When assistant reception manager Ntate David Mokala was training for the Olympics in Germany, he was staying in Five-Star hotels – plush, sterile rooms, spas and swimming pools, turn-down service and dazzling continental breakfasts. For the first few months, it was heaven. But David, who had never before left Lesotho but who nevertheless was fascinated by culture and had dreamed of owning a cultural museum since he was in high school, began to feel frustrated. It had dawned on him that this was not how most German people lived. 

He was friendly with a few of the riders who were training at the same facility, so he started to visit them. At the end of a hard day of drills and high jumps, he would travel to where they lived, join them for a meal, and spend the night. He met their families and saw their homes – less glitzy, but somehow more impressive than his hotel suite. He was grateful for this exposure to “real” German life.

The next time he traveled abroad it was to Botswana to visit friends. He was amazed to observe their different approach to herding animals. In Lesotho, people tend to their animals all day, while their fields remain open. If an animal ruins a field, the owner of the animal is held responsible. In Botswana, the onus is on the owners of the land. Animals roam freely. He couldn’t wrap his head around it, or many of the other practices so completely different from what he knew. It thrilled him.

While working at the Lodge, he reflected that he had learned the most about the cultures he had visited when he joined locals in their homes. He doesn’t feel as though he has properly been to a new country until he has journeyed to its rural corners and stayed amongst its people. He wanted to give our visitors that same opportunity.

David and his wife, Me Manthabiseng Mokala (the office administrator for the Malealea Development Trust), have opened their home to our guests for two years now. You can have a meal with them and spend the night, discussing culture, politics, and any other facets of Basotho life. David can tell you about his experiences as half of Lesotho’s almost-Olympic equestrian team or regale you with historical tales about Zulu and Basotho prophets, while Manthabiseng is an expert on this community and the humanitarian work of the Trust.

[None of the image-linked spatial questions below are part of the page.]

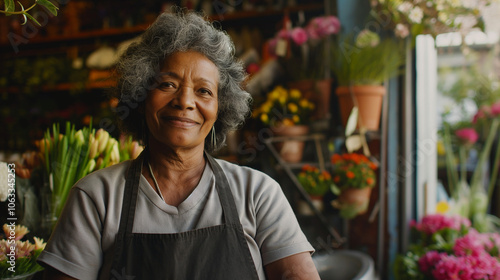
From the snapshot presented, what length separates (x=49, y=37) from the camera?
3.90m

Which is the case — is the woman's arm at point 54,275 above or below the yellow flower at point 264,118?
below

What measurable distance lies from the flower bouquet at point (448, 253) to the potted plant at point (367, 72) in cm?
64

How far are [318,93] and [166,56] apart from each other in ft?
4.83

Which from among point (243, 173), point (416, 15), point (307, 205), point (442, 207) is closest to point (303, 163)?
point (307, 205)

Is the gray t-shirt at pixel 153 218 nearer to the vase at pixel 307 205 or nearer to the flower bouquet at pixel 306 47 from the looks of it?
the vase at pixel 307 205

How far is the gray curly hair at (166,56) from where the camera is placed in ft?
3.60

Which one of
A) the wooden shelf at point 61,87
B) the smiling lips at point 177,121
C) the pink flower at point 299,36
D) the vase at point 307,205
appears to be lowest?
the vase at point 307,205

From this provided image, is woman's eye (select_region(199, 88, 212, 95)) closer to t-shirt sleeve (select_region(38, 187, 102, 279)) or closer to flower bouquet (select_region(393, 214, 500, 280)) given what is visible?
t-shirt sleeve (select_region(38, 187, 102, 279))

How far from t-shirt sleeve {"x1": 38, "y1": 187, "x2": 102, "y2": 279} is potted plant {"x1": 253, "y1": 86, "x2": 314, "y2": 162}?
151cm

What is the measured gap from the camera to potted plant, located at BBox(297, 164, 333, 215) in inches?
90.2

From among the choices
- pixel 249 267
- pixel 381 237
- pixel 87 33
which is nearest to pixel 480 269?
pixel 381 237

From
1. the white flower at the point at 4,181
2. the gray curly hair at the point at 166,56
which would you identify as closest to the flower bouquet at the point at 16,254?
the white flower at the point at 4,181

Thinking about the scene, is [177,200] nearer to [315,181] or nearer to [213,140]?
[213,140]

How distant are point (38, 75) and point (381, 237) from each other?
3448 millimetres
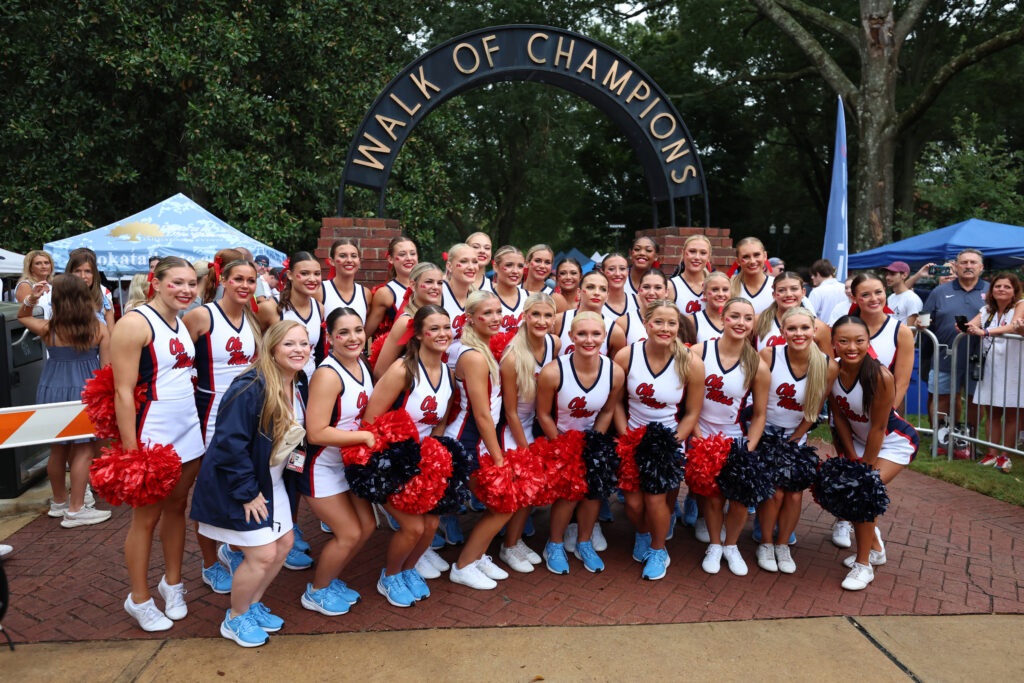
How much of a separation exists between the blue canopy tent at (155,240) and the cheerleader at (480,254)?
502 centimetres

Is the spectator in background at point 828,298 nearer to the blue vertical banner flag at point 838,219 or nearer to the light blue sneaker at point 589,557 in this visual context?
the blue vertical banner flag at point 838,219

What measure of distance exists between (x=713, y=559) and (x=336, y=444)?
2303 millimetres

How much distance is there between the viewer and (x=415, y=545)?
3.89 metres

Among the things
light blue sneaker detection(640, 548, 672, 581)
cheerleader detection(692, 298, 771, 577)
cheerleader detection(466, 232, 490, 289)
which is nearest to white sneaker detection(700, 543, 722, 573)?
cheerleader detection(692, 298, 771, 577)

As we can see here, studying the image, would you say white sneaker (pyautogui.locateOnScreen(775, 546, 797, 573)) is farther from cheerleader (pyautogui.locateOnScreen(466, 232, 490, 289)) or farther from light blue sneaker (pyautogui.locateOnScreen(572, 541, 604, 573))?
cheerleader (pyautogui.locateOnScreen(466, 232, 490, 289))

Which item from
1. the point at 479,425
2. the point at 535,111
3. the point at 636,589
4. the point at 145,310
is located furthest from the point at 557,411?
the point at 535,111

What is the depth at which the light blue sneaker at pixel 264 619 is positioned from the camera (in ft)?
11.5

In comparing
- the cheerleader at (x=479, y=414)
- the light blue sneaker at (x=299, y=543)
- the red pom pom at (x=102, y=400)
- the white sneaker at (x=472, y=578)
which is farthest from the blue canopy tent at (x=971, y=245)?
the red pom pom at (x=102, y=400)

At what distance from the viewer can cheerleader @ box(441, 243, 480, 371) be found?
15.7ft

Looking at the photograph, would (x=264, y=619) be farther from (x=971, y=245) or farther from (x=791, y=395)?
(x=971, y=245)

When demand is high or David and his wife are unavailable, the Malealea Development Trust has a list of other wonderful families who have experience hosting visitors.

Please speak to reception if you would like to try this once-in-a-lifetime opportunity to experience life as we do. Let us know if we can arrange a meal for you or if you would like to bring food to share. The homes are in the local village and are about a 20-minute easy walk from the Lodge.

We can arrange to accommodate solo travellers or groups of up to six people.